- Written task
Put the records, starting at the line containing "Based on the" and ending at the last line of the records, into a Markdown table with the columns "No." and "Text", numbering each line and skipping blank ones.

- Data provided

===============

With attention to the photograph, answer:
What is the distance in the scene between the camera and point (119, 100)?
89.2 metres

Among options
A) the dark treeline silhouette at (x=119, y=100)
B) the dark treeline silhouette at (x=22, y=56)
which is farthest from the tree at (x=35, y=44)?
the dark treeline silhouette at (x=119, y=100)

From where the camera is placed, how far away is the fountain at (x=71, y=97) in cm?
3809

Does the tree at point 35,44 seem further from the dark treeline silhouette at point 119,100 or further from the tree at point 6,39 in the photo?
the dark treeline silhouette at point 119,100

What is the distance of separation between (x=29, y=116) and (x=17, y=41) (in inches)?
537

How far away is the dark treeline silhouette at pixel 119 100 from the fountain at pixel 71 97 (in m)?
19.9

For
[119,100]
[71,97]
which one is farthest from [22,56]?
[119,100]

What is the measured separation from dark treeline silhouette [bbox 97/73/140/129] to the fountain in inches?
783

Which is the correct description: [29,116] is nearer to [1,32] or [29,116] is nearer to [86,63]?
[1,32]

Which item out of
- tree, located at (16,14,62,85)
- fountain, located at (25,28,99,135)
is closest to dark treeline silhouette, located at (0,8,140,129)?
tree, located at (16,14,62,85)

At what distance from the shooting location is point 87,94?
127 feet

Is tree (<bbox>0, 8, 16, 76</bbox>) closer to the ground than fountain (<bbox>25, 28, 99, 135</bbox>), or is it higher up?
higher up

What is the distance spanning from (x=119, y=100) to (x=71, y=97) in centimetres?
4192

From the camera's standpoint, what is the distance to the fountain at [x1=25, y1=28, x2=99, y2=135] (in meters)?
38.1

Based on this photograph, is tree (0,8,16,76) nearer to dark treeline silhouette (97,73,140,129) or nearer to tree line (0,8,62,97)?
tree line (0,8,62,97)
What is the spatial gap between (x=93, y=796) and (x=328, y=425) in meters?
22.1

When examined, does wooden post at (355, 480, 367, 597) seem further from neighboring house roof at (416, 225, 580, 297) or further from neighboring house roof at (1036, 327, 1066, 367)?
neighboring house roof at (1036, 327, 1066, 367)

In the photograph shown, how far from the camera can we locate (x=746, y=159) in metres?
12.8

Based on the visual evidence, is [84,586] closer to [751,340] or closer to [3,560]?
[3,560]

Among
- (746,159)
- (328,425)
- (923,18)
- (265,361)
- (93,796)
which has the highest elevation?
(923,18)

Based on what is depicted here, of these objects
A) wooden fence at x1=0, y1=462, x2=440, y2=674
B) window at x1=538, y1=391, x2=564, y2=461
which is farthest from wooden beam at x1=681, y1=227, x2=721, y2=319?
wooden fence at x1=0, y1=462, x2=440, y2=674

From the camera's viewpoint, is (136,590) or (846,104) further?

===============

- Full answer
| No. | Text |
|---|---|
| 1 | Based on the visual evidence, is [84,586] closer to [751,340] or closer to [3,560]? |
| 2 | [3,560] |
| 3 | Among |
| 4 | - (746,159) |
| 5 | - (328,425) |
| 6 | - (923,18) |
| 7 | - (265,361) |
| 8 | - (93,796) |
| 9 | which has the highest elevation? |
| 10 | (923,18) |
| 11 | Based on what is depicted here, of these objects |
| 12 | A) wooden fence at x1=0, y1=462, x2=440, y2=674 |
| 13 | B) window at x1=538, y1=391, x2=564, y2=461 |
| 14 | which is farthest from wooden beam at x1=681, y1=227, x2=721, y2=319? |
| 15 | wooden fence at x1=0, y1=462, x2=440, y2=674 |
| 16 | From the camera's viewpoint, is (136,590) or (846,104) further? |